===== Extracted data
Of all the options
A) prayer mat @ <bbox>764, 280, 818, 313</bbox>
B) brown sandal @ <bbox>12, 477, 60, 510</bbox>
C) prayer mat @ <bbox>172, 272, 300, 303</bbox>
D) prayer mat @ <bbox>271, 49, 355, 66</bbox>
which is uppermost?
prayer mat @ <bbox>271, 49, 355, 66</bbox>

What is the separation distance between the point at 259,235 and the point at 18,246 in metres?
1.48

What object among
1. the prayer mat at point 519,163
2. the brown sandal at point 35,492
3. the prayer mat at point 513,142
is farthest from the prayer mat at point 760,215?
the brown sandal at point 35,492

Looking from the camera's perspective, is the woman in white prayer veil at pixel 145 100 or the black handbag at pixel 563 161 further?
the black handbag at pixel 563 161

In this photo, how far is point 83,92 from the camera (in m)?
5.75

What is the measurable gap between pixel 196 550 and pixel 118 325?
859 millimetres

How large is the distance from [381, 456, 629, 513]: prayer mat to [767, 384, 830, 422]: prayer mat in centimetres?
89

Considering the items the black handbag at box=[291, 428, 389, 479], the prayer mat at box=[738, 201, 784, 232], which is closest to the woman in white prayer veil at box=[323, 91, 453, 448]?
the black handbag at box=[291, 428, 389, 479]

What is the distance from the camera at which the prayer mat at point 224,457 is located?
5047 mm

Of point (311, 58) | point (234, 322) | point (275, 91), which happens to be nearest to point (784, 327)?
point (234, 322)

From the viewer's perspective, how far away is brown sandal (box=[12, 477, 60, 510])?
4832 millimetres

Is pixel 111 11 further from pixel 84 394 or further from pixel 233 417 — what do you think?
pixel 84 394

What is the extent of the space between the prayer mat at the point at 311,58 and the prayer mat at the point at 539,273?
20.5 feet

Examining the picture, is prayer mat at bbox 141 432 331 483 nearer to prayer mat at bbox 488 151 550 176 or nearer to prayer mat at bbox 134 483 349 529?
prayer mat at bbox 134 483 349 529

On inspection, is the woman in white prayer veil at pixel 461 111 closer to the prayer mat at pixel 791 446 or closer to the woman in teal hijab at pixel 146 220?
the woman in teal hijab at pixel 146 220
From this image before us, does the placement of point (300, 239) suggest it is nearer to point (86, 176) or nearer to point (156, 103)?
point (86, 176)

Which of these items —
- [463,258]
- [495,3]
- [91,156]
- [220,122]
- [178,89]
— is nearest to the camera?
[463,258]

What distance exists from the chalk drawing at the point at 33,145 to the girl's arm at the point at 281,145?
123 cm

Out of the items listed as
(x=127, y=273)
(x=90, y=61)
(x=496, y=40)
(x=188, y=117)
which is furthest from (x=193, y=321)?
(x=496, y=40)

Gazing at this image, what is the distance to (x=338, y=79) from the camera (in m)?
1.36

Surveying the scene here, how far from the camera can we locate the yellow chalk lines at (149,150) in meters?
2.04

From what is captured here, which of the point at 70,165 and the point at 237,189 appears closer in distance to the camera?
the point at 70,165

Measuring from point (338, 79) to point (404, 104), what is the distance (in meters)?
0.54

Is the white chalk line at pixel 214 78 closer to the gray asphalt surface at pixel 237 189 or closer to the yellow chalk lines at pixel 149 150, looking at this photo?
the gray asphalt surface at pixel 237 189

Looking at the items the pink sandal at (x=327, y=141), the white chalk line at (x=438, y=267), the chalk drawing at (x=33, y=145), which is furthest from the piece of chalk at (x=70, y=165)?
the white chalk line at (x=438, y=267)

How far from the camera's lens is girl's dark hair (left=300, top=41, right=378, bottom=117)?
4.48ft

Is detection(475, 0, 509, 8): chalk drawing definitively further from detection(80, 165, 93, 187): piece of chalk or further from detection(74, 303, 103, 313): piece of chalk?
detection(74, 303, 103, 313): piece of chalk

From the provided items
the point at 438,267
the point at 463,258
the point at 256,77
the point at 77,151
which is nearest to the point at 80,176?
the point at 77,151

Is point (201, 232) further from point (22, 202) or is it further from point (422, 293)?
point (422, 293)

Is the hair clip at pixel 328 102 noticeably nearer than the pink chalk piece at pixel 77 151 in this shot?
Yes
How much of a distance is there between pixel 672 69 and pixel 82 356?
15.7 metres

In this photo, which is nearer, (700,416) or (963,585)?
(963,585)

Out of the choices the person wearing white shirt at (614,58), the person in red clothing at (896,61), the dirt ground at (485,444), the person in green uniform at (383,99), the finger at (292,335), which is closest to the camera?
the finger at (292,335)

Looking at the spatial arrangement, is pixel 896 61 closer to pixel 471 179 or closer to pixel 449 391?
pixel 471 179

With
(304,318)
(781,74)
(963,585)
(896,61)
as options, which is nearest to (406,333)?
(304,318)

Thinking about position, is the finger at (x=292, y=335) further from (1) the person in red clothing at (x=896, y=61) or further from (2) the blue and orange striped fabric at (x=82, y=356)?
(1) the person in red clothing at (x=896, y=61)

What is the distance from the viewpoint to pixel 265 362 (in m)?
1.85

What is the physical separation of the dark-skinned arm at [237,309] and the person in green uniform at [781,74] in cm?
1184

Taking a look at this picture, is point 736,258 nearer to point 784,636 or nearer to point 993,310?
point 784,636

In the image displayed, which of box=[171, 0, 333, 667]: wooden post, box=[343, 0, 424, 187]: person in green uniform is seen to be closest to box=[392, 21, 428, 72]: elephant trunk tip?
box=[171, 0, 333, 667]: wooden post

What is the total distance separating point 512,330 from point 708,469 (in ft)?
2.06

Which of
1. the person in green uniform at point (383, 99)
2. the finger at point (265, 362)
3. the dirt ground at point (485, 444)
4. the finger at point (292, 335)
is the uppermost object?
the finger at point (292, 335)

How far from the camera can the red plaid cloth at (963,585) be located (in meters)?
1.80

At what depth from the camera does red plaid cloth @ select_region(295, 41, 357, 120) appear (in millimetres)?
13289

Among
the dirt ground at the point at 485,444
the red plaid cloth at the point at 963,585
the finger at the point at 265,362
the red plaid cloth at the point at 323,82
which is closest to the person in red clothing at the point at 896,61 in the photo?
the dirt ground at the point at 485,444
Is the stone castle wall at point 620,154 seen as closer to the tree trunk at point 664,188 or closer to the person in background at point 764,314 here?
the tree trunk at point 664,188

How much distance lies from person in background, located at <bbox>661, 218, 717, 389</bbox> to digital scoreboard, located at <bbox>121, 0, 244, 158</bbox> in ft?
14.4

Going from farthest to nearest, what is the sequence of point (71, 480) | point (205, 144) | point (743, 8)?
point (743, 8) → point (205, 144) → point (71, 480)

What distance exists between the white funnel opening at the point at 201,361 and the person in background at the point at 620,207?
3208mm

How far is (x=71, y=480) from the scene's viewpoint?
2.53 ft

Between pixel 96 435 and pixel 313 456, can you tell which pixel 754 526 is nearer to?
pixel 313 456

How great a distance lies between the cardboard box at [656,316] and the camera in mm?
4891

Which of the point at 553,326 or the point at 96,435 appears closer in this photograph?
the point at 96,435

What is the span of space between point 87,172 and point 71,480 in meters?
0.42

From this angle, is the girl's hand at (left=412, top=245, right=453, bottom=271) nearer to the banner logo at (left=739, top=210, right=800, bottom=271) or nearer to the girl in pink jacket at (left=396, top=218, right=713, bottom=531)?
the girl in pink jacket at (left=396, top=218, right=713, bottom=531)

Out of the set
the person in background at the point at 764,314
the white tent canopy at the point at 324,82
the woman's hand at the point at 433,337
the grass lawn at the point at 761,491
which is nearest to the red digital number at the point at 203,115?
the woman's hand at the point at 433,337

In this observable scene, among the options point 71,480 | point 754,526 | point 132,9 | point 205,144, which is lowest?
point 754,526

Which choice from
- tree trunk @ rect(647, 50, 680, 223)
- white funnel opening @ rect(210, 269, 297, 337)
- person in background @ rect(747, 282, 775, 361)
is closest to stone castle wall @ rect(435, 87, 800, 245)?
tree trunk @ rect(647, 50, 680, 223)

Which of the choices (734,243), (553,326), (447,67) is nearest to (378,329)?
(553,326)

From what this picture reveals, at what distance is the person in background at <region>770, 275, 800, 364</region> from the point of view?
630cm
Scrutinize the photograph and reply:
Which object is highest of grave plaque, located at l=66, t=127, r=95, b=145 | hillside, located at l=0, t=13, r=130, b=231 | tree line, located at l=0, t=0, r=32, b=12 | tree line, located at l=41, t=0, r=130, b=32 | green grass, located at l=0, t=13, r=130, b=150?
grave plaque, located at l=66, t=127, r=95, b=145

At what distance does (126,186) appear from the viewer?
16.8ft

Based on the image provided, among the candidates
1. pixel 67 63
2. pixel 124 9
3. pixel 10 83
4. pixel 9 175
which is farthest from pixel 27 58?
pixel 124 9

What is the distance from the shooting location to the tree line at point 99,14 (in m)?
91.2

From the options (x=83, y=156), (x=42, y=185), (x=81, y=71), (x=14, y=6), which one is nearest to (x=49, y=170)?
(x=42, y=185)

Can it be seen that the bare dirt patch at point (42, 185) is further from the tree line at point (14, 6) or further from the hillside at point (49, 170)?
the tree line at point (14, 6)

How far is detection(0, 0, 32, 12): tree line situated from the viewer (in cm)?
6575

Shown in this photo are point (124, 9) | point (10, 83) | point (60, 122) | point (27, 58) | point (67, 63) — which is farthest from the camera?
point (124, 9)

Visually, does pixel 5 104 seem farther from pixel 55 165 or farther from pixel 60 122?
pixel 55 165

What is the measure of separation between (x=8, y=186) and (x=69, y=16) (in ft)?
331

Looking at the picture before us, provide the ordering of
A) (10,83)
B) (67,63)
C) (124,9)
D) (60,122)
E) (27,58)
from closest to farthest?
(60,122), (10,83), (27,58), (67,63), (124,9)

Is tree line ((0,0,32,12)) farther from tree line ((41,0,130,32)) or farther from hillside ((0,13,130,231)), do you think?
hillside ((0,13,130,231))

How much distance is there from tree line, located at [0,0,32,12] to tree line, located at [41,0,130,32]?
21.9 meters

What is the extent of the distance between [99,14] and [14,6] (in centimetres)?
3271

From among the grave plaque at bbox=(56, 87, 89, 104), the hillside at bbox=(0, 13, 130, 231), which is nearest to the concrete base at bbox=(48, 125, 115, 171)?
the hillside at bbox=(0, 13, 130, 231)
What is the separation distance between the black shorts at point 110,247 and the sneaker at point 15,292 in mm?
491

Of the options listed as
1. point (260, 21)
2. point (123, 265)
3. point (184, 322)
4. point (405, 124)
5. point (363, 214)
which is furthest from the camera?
==========
__Objective__. Copy out the lines starting at the one containing "What is the distance from the shooting" and ending with the last line of the entries. Include nothing else.

__Correct output__.
What is the distance from the shooting location to the tree line at point 99,14 (in m)?
91.2

From the options (x=83, y=156), (x=42, y=185), (x=81, y=71), (x=14, y=6), which one is nearest to (x=49, y=170)?
(x=42, y=185)

Can it be seen that the bare dirt patch at point (42, 185) is further from the tree line at point (14, 6) or further from the hillside at point (49, 170)?
the tree line at point (14, 6)

How far is detection(0, 0, 32, 12): tree line situated from the viewer (in cm)?
6575

Shown in this photo are point (124, 9) | point (10, 83) | point (60, 122) | point (27, 58) | point (67, 63) — which is farthest from the camera?
point (124, 9)

Visually, does pixel 5 104 seem farther from pixel 55 165 or farther from pixel 60 122?
pixel 55 165

What is the measure of separation between (x=8, y=186) and (x=69, y=16) (in ft)?
331

Looking at the picture before us, provide the ordering of
A) (10,83)
B) (67,63)
C) (124,9)
D) (60,122)
E) (27,58)
from closest to farthest?
(60,122), (10,83), (27,58), (67,63), (124,9)

Is tree line ((0,0,32,12)) farther from tree line ((41,0,130,32)) or farther from hillside ((0,13,130,231)), do you think?
hillside ((0,13,130,231))

How much distance is there from tree line, located at [0,0,32,12] to tree line, located at [41,0,130,32]?
21.9 meters

What is the extent of the distance between [99,14] and [14,6] (in centimetres)?
3271

From among the grave plaque at bbox=(56, 87, 89, 104), the hillside at bbox=(0, 13, 130, 231), which is nearest to the concrete base at bbox=(48, 125, 115, 171)?
the hillside at bbox=(0, 13, 130, 231)
What is the separation distance between the black shorts at point 110,247 and the sneaker at point 15,292 in mm?
491

Of the options listed as
1. point (260, 21)
2. point (123, 265)
3. point (184, 322)
4. point (405, 124)
5. point (363, 214)
which is furthest from the camera?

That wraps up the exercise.